To estimate the performance, I would use labeled examples or ‘truth data’ that wasn’t used in training. But with GPT-3, who knows what they used, so you really can’t do this purely, but you can get close to this when looking at your own fine tunes. It pretty much has to be empirically measured, IMO.
As for zero shot, it gives you the most flexibility, but realize there is a hit to cost, since your prompts will be larger. But running a fine tuned model also costs more in general per token (for the smaller prompt), so you should do a cost trade study and see which one makes more cost sense vs. performance and flexibility.
Also another hyper parameter to worry about, and one that EXPLODES your trade space with zero-shot, is the exact language you use in the prompt. You can get drastically different answers if one word is changed in the prompt. But with experimentation, you could make an informed decision about which prompt wording works better … and another annoying thing is that this can vary over the version of the model you are using, even within the same model class such as ‘davinci’. Also along these lines, you have cost differences between ada, babbage, curie, and davinci … but they have performance variations too. Depending on the task and amount of training data, you can do a great job performance-wise with the lower models at the lower cost.

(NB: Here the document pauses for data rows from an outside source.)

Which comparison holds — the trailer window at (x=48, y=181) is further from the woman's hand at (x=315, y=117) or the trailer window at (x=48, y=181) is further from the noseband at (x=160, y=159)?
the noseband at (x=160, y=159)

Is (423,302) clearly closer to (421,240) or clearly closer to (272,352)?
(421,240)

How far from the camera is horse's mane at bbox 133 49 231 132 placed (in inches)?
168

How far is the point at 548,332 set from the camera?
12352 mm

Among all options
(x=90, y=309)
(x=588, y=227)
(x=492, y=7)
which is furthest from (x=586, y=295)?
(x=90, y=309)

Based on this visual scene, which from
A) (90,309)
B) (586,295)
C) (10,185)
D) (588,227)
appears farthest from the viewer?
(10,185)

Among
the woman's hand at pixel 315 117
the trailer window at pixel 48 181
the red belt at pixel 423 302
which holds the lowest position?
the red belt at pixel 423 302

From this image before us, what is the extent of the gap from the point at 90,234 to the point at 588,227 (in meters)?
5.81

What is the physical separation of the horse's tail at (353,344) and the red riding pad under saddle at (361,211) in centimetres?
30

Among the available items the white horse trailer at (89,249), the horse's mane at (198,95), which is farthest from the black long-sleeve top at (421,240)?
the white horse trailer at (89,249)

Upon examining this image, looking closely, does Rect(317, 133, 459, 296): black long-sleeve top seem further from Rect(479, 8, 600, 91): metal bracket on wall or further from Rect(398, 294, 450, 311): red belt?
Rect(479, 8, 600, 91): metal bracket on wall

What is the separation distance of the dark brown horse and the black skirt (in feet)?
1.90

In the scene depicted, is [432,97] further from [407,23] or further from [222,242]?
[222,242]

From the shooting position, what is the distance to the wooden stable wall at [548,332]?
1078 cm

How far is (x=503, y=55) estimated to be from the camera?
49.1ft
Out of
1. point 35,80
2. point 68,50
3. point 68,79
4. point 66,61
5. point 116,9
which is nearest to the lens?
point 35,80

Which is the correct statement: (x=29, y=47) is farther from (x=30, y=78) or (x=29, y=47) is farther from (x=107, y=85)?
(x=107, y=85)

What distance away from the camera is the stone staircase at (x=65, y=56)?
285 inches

But the good thing is all of the Transfer Learning that occurs during a fine tune or a zero-shot. In the case of fine tuning, your training data set can be a lot smaller, and get good performance, vs training your own model from scratch … this is the big advantage here. Good training data is hard to come by, so why not leverage GPT-3 and create less of it to get an acceptable answer.
As for the training of ‘neutral’ … if you care or rely on neutral as an instantaneous result, then yeah it makes sense to train it. In my case I only cared about ‘negative’ and ‘positive’ and let this map to a set of integers between +/-10, and further averaging it over time. Over time a ‘neutral’ would emerge, but I only cared about the extremes over time.